- The Washington Times - Thursday, October 30, 2003

Strolling past Russian Ambassador Yuri V. Ushakov’s residence at just the right moment Tuesday night, one might have heard James Wadsworth Symington’s melodic voice drifting down to the street from the second-floor Gold Room.

“Follow the fellow who follows the dream,” the former congressman and cabaret crooner sang as he finished a spirited rendition of “Follow the Rainbow” dedicated to Librarian of Congress James H. Billington.

The vocal tribute to Mr. Billington’s remarkable library-building efforts sweetly presaged what was to follow when the author of “The Icon and the Axe” and other works was tested publicly on his vast knowledge of all things Russian before a standing-room-only crowd that included former Secretary of Defense Robert S. McNamara, former ambassadors to Russia James Collins and Thomas R. Pickering, Lucky Roosevelt, Priscilla Roosevelt, William H. Webster, Russell and Aileen Train, Wendy Burden Morgan and Libby Halaby, plus various Obolenskys, Tolstoys, Chavchavadzes and others of that ilk.

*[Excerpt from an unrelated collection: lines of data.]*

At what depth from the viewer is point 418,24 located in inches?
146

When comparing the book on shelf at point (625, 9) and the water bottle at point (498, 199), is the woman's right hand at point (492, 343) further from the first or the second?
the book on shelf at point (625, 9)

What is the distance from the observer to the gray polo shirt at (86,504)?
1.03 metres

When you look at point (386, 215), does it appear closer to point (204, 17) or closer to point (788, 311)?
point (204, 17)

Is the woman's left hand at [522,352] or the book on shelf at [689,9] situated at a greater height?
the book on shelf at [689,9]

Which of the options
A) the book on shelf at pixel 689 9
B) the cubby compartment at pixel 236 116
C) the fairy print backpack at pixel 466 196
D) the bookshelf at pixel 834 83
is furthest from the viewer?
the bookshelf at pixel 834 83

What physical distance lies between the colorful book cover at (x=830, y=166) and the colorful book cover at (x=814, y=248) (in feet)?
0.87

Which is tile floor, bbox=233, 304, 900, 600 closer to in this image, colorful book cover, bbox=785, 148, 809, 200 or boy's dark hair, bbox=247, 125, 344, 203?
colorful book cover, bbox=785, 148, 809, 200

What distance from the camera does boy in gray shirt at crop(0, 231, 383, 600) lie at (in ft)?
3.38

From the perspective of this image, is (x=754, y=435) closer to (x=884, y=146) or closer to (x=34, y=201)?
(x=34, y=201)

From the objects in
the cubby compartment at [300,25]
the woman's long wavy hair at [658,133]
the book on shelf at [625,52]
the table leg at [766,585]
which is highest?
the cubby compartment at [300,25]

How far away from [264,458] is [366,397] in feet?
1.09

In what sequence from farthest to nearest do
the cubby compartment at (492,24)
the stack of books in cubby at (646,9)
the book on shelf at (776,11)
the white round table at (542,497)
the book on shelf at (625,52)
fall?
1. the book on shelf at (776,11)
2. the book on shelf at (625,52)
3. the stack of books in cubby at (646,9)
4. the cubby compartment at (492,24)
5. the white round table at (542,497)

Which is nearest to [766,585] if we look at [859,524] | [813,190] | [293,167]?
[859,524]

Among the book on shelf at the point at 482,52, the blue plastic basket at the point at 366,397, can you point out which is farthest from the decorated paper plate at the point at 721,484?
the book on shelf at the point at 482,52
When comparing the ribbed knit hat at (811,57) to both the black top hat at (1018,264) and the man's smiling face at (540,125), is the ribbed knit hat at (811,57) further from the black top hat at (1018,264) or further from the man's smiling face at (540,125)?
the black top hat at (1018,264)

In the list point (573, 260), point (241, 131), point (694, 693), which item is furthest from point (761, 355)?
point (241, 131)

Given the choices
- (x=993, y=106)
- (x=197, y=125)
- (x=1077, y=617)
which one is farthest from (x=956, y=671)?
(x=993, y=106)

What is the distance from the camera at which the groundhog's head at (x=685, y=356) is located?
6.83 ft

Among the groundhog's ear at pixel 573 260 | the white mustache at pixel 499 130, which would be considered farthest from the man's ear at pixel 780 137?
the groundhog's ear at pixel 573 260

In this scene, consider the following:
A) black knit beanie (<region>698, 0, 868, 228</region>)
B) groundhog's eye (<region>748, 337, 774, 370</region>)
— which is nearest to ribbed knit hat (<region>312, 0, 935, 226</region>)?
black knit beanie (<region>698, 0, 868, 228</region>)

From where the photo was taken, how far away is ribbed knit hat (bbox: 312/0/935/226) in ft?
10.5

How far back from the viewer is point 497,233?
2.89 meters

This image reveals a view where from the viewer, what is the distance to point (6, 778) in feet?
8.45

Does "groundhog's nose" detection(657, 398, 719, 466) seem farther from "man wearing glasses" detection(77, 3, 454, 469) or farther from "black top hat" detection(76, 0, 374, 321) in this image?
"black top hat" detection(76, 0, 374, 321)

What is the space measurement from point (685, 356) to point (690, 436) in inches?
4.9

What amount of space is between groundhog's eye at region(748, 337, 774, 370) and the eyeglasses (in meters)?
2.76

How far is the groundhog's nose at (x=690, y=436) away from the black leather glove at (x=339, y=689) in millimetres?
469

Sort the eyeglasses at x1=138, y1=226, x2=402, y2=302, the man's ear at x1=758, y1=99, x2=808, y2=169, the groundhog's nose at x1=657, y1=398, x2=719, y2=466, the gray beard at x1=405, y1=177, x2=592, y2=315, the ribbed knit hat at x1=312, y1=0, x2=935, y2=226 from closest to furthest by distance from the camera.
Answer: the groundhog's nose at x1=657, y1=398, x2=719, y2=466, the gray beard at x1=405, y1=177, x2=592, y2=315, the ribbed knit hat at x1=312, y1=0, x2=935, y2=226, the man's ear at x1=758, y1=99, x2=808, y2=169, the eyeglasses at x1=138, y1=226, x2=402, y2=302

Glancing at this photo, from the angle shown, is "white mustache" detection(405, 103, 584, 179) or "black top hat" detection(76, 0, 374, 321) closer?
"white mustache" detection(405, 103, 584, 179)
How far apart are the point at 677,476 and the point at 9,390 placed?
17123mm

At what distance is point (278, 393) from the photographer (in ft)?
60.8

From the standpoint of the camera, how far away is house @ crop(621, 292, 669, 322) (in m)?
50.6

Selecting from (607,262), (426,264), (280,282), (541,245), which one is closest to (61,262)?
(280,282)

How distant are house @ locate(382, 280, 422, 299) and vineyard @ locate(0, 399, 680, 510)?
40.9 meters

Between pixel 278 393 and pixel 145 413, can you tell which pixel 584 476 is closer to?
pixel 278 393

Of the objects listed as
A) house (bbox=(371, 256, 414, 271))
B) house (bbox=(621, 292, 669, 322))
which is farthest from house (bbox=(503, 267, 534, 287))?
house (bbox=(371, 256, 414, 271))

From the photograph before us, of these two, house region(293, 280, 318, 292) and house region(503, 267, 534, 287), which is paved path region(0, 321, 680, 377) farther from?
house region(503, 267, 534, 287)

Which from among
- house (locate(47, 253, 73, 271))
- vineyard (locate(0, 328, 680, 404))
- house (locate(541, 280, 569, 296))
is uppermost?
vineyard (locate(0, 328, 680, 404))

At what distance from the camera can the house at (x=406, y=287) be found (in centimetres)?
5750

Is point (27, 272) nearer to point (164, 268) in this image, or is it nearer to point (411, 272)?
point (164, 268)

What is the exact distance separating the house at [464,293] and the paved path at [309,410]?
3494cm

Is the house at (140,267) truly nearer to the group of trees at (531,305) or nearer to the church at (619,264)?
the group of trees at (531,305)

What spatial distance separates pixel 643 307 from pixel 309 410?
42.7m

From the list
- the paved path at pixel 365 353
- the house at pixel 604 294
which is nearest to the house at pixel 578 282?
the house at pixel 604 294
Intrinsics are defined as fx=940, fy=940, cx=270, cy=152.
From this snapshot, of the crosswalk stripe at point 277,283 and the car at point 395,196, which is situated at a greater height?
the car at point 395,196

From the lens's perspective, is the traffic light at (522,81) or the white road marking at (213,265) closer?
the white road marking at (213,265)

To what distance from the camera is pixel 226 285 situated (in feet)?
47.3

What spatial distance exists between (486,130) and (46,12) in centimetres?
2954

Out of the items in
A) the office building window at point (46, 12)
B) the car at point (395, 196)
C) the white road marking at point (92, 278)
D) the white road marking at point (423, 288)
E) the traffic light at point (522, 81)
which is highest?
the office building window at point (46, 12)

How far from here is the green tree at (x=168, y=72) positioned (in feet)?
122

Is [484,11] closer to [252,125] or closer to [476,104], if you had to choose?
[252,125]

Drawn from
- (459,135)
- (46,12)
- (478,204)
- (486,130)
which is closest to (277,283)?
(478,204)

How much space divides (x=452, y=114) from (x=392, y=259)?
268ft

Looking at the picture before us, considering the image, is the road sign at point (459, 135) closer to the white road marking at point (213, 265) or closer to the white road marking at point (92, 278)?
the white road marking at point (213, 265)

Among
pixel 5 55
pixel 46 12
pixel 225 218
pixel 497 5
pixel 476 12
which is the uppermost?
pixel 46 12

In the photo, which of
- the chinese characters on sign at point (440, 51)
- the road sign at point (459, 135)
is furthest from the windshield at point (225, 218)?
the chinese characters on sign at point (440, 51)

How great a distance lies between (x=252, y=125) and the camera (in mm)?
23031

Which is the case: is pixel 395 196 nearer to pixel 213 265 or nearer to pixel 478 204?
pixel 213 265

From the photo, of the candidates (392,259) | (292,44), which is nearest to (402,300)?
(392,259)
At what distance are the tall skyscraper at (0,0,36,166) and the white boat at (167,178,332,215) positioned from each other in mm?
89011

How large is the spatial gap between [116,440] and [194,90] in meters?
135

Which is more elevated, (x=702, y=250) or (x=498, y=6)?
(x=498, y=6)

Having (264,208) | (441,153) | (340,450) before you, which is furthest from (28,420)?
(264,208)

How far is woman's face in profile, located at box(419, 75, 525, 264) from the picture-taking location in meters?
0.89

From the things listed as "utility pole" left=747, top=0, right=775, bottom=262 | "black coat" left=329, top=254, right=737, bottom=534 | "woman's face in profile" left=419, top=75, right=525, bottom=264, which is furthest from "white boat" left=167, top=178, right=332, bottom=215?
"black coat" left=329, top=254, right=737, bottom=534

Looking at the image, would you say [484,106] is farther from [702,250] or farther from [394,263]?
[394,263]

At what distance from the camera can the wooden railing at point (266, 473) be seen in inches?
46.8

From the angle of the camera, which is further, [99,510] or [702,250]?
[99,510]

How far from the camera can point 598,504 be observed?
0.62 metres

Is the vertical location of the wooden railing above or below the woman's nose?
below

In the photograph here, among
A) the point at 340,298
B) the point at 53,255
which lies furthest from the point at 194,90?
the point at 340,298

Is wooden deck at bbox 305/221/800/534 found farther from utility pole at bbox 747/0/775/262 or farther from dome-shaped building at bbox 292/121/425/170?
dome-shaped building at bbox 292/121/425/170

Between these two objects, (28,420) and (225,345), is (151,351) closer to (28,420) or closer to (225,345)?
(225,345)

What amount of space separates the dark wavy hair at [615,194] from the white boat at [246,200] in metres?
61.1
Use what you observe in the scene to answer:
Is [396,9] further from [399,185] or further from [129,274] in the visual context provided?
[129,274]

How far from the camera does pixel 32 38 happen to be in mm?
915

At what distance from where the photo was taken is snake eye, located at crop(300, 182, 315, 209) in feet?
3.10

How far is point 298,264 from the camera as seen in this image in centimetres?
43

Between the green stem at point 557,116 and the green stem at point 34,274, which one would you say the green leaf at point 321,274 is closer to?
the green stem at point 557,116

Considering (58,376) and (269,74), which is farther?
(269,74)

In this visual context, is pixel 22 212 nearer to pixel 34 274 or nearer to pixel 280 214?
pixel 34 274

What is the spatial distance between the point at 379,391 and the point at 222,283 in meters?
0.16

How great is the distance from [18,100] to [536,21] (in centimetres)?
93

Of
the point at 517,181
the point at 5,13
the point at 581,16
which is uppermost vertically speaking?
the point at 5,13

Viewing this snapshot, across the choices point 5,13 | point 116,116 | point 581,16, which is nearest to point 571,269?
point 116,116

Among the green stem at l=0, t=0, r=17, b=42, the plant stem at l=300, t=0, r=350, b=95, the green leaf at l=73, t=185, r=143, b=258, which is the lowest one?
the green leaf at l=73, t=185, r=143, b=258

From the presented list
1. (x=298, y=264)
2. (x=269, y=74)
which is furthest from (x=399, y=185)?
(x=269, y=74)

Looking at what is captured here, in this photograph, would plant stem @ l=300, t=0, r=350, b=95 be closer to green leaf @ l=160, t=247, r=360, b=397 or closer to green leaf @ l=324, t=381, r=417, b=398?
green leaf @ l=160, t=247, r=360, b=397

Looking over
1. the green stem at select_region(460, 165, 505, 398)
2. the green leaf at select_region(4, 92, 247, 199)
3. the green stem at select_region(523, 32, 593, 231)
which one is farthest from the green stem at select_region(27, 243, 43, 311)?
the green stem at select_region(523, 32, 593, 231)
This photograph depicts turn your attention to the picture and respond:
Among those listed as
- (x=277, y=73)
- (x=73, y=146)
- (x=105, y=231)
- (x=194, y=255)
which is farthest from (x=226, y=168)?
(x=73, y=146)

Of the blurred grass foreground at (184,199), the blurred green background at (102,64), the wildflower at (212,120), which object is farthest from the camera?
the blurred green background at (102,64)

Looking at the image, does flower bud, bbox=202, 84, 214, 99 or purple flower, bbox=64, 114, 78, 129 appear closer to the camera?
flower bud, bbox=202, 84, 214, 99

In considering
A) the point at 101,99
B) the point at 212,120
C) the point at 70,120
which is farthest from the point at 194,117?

The invitation to the American Russian Cultural Cooperation Foundation benefit promised “A Public Trial of His Expertise on Russia,” and the judges, Mr. Ushakov (on the Russian side) and Justice Antonin Scalia (for the Americans), lost no time peppering Mr. Billington with questions after the customary offering of bread and salt.

“Who was the first American chief of mission to my country?” Mr. Ushakov asked after drawing the first question from a traditional Russian fur hat.

“John Quincy Adams, appointed by President James Madison,” Mr. Billington replied, swiftly adding for extra good measure the name of the first Russian envoy to the United States.

“And who lent the money to the U.S. government to buy Alaska?” Mr. Scalia queried.

Another quick answer: “Riggs Bank, the building closest to headquarters.”

So it went, with the unflappable guest of honor demonstrating erudition throughout.

Though admirably acquitted to thunderous applause and adorned in glory with an Ivan the Terrible-style crown atop his head, the defendant had a confession to make.

“Ladies and gentlemen, I have to tell you that I have just re-enacted the role of Charles Van Doren.”

All to great laughter, of course. No one cared if he had been given the questions in advance. It was just a show.

But not, as it turned out, a show trial.

“Oh no, the judgment is not quite the same,” Mr. Ushakov said, shaking with laughter as he made it perfectly clear Mr. Billington’s lack of concentration would not condemn him to a concentration camp in Siberia or elsewhere.

Justice Scalia also was contrite. “I’m ashamed of myself. We fed him the answers,” he said later as guests downed vodka and swarmed over the buffet in the dining room. Nonetheless, he did enjoy banging down his gavel each time a question was answered correctly.

“Even the chief [justice] doesn’t get to do it that much,” he said with a grin.